WASP tests 3D-printed farm as construction laboratory in Emilia-Romagna
Hardware
Originally reported by 3Druck
WASP, the Italian large-format additive manufacturing specialist, has completed Itaca, a 3D-printed farm building at the Shamballa site in the hills of Emilia-Romagna. The structure was fabricated using the Crane WASP printer, a system designed for architectural-scale construction. Key technical details include the integration of electrical cables and panel heating during the printing process, and the use of a mortar blend based on NHL lime and Geolegante from Kerakoll, which the company states produces lower CO₂ emissions than standard cement-based formulations. The building meets Italian and regional seismic safety standards, and the site will function as an open-air laboratory for sustainable construction, bio-construction, and agricultural cycle research, operated jointly with Olfattiva, a sister company within the CSP S.r.l. Group.
This project is significant not for its commercial scale but as a real-world testbed for construction-scale AM in a demanding regulatory environment. WASP is one of the few European companies pushing large-format extrusion (FDM/FFF for construction) beyond demonstration pavilions toward habitable, code-compliant structures. The integration of MEP (mechanical, electrical, plumbing) elements during printing addresses a critical pain point in construction AM: post-print assembly labor that erodes the speed advantage. The material choice—a lime-based mortar with rice husk and natural insulation—positions the project within the broader push for lower-embodied-carbon building methods, a trend that could open niche adoption in European green building standards.
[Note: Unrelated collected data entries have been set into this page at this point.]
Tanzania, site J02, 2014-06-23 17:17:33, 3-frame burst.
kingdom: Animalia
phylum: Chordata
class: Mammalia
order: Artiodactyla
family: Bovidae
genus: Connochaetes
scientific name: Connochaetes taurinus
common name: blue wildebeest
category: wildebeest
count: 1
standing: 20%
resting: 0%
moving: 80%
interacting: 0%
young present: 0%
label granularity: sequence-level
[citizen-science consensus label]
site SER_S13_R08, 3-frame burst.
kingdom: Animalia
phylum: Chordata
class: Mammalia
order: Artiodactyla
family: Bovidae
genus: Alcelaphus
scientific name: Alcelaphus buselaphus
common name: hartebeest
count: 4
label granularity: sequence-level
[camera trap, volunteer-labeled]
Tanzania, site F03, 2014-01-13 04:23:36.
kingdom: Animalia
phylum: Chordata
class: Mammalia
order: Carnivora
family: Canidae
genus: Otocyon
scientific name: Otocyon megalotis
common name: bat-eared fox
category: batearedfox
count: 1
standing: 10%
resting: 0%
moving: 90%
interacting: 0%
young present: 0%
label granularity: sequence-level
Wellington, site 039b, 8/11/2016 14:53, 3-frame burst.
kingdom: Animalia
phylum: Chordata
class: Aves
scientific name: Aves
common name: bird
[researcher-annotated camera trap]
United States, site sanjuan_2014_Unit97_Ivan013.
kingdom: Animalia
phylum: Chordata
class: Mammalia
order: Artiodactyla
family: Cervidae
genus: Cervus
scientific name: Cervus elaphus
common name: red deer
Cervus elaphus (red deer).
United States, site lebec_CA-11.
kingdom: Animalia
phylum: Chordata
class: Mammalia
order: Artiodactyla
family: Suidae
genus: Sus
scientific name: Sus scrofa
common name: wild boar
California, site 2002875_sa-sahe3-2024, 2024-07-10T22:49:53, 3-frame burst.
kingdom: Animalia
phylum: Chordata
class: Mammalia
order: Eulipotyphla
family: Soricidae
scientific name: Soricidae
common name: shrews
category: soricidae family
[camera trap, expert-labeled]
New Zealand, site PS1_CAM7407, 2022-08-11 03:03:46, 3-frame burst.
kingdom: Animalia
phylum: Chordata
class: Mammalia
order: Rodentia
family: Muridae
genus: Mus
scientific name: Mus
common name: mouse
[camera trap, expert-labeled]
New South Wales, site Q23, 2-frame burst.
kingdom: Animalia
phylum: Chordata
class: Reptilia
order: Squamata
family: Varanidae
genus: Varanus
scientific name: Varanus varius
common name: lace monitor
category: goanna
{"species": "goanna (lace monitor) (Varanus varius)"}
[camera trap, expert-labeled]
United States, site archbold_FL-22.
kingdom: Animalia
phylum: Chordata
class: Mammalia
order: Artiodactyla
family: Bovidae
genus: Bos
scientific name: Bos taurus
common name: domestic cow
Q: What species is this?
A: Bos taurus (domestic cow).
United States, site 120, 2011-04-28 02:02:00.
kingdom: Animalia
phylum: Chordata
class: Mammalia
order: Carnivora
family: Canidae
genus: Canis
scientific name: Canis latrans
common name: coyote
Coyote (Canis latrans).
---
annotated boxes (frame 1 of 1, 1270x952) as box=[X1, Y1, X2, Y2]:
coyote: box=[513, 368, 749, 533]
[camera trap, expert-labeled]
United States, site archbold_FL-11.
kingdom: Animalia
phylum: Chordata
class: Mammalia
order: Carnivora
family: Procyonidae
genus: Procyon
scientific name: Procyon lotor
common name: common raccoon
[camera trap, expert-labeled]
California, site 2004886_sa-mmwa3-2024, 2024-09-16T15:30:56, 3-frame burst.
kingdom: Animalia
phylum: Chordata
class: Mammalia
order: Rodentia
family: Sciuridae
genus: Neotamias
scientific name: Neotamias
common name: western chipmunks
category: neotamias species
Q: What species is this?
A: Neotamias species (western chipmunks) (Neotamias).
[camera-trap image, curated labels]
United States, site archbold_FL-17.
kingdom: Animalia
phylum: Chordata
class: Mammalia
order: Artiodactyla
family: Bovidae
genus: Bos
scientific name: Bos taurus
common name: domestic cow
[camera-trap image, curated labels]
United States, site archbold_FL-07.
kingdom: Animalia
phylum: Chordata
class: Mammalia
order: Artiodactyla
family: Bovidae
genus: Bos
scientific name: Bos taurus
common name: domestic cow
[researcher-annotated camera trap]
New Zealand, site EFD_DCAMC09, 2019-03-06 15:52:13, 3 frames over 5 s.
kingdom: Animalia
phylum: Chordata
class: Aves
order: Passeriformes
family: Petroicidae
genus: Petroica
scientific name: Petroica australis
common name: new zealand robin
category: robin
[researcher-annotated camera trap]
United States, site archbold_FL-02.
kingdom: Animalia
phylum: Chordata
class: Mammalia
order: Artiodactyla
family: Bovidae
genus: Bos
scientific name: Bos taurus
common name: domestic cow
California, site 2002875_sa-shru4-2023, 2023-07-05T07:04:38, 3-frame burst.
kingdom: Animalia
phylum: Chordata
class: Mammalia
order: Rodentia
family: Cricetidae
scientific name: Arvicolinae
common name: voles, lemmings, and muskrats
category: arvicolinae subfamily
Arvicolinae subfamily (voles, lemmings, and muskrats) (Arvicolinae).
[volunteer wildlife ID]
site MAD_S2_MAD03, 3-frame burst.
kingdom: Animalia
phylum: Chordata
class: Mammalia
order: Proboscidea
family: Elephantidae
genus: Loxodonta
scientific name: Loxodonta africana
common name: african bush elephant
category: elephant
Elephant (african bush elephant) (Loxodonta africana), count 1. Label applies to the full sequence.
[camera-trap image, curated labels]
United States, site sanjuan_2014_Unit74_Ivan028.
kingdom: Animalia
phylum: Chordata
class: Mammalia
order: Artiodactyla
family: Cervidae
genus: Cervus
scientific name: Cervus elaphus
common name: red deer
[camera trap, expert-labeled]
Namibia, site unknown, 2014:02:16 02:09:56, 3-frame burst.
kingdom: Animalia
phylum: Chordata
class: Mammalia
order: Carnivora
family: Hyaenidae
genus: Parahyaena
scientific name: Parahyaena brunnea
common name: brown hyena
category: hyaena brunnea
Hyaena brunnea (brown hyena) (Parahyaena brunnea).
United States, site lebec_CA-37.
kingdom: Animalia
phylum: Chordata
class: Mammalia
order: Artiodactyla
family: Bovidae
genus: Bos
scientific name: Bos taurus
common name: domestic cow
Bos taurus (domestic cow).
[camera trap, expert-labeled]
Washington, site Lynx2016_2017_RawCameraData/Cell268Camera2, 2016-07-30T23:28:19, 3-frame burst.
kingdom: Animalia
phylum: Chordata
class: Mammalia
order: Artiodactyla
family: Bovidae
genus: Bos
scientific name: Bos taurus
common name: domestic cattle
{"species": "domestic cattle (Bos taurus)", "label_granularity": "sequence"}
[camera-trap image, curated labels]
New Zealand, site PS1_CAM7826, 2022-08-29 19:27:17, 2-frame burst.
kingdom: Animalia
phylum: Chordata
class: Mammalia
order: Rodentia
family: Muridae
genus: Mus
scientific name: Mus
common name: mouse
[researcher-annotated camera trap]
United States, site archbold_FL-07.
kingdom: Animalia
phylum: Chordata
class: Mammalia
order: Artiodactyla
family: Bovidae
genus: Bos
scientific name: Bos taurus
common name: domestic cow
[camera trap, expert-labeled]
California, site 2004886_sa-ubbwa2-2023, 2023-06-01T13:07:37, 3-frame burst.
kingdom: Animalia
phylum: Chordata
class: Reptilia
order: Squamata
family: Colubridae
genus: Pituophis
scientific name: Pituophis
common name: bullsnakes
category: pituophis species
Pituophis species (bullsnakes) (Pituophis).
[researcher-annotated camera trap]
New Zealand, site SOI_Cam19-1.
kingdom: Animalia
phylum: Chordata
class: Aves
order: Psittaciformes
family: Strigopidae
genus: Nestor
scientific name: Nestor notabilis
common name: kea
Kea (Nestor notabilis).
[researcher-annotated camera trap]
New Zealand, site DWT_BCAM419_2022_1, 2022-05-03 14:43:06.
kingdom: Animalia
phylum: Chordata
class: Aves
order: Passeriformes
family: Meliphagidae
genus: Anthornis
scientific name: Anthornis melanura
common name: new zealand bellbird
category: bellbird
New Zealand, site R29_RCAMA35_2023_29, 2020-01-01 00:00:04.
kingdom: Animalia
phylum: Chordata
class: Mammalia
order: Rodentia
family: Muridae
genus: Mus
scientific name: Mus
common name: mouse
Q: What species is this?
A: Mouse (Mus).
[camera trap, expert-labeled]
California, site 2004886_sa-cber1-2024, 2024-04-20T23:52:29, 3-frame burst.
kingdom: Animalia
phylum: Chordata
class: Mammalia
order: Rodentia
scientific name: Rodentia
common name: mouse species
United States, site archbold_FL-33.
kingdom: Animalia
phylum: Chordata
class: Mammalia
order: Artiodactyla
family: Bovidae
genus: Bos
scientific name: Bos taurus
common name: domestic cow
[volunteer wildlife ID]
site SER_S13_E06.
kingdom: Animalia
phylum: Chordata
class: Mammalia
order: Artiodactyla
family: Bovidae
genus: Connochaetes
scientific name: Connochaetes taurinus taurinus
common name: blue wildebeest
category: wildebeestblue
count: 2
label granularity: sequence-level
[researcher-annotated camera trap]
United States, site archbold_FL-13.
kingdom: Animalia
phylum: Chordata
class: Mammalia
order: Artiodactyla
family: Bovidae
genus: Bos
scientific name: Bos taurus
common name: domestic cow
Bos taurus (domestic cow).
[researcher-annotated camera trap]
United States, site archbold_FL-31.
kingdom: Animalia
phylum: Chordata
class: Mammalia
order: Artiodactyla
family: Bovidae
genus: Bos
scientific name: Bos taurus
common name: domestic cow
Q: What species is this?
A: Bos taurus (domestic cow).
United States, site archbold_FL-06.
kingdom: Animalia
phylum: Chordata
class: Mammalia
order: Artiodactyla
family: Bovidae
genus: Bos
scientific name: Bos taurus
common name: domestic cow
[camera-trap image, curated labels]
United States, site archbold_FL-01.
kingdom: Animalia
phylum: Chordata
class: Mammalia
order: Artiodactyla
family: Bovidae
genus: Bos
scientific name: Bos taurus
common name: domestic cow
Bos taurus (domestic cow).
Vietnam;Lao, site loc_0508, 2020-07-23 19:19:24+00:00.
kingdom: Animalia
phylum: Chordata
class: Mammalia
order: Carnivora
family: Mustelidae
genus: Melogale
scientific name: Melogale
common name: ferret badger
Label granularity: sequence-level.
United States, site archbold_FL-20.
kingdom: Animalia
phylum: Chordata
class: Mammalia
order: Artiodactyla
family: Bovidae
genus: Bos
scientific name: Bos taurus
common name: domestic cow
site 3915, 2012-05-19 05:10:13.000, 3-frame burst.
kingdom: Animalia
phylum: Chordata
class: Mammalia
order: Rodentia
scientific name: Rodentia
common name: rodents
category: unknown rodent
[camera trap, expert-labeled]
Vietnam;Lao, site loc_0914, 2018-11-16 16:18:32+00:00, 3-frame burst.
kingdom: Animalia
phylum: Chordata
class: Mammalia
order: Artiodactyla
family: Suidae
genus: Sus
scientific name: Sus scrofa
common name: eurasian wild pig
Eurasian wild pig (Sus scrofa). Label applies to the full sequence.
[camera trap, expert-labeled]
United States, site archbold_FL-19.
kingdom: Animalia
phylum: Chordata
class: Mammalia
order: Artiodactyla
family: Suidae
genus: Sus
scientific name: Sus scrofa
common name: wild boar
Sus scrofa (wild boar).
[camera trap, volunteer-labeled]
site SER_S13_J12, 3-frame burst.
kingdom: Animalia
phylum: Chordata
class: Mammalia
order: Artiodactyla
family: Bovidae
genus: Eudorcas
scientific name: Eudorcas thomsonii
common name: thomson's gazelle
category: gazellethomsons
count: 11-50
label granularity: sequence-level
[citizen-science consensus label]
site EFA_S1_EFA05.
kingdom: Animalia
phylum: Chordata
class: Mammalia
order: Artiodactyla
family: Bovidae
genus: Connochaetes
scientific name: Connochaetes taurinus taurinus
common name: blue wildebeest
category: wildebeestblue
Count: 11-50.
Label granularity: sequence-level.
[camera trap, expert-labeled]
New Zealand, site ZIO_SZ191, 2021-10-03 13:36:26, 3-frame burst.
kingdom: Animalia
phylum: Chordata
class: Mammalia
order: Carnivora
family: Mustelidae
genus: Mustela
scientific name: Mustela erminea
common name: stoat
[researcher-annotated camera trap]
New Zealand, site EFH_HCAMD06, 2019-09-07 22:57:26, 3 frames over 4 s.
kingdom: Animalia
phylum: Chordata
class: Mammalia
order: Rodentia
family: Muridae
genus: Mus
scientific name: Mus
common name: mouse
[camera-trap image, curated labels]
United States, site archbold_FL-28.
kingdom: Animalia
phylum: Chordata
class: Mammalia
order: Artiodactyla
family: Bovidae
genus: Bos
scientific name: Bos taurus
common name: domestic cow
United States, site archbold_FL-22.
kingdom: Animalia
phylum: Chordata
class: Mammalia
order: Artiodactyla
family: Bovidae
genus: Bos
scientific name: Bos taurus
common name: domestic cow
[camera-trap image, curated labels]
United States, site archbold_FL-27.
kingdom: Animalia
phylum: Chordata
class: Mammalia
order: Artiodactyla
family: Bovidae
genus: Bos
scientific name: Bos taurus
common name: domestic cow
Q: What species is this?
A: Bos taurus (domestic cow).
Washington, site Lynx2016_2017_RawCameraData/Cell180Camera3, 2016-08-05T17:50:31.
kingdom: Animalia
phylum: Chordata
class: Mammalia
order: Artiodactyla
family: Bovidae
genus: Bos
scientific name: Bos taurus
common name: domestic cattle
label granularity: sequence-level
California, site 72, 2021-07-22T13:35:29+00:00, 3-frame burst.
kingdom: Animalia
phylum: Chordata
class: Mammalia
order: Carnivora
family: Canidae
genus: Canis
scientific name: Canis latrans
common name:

However, the construction AM segment remains fragmented and capital-intensive, with no clear production leader; WASP competes against firms like COBOD, ICON, and Peri 3D Construction, none of which have yet achieved serial production at scale.
From a practical standpoint, WASP needs to demonstrate that the Itaca building performs as modeled over multiple seasonal cycles, particularly regarding thermal behavior and structural integrity. The project is a long-term experiment, not a commercial product launch. For buyers and specifiers in construction, the key takeaway is that printed buildings can achieve regulatory compliance and functional integration, but the cost and throughput advantages over conventional methods remain unproven at this scale. The real test will be whether WASP can translate this laboratory into repeatable, cost-competitive construction workflows.